Ça semble effectivement être le cas quand on sait que plusieurs hauts dirigeants de sociétés de transport québécoises gagnent plus que le directeur général de la Ville de Montréal (345 000 $), qui gère un budget de plus de 7 milliards de dollars, ou que la mairesse de la métropole (212 000 $).
D’un autre côté, le grand patron de la Caisse de dépôt et placement du Québec, Charles Emond, a touché environ 10 fois plus que Mme Léonard (tout près de 5 millions en 2024).

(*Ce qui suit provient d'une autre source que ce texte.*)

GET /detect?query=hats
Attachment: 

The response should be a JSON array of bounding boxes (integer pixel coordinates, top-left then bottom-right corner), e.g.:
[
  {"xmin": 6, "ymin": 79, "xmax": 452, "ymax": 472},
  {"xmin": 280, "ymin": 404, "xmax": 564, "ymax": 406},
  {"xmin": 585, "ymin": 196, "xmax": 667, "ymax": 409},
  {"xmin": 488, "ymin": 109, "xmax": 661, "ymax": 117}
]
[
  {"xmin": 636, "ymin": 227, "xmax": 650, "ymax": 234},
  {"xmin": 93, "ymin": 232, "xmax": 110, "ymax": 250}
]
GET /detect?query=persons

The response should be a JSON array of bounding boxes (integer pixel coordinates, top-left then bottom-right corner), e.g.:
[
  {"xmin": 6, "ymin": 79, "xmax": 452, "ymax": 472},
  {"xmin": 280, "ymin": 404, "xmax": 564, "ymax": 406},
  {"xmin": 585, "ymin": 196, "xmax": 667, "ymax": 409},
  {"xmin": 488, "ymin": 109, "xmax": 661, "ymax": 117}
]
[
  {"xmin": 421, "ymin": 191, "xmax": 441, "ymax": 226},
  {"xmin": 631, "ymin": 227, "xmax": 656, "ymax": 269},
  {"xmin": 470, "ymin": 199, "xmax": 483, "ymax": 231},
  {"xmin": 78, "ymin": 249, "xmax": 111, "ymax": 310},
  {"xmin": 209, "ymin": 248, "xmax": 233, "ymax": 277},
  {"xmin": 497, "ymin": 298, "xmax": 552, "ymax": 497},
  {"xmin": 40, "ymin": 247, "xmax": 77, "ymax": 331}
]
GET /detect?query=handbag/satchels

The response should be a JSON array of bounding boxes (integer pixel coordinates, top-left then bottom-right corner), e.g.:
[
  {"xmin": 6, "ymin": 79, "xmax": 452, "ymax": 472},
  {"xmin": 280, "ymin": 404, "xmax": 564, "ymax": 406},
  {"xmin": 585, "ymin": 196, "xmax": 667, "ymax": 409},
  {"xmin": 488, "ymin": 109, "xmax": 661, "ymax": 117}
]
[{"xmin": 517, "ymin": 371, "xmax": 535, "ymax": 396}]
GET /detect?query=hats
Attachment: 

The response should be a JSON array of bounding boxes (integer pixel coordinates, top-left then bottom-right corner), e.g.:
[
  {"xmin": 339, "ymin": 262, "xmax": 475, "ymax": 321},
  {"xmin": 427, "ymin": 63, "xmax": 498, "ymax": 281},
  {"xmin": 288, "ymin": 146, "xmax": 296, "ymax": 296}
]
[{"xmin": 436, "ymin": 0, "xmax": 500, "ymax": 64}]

Au-delà du chiffre absolu, François Dauphin note que la rémunération de Marie-Claude Léonard a bondi de 6,5 % l’an dernier. La STM a beau plaider que ce chiffre inclut des primes reportées, cette augmentation envoie néanmoins un drôle de message au moment où la grande patronne vient d’envoyer un mémo à ses employés intitulé « Réduction de nos coûts : plus que jamais, chaque dollar compte ».
François Dauphin juge que même si les sociétés de transport sont essentiellement des créatures municipales, Québec pourrait exiger certaines balises dans les politiques de rémunération de leurs hauts dirigeants.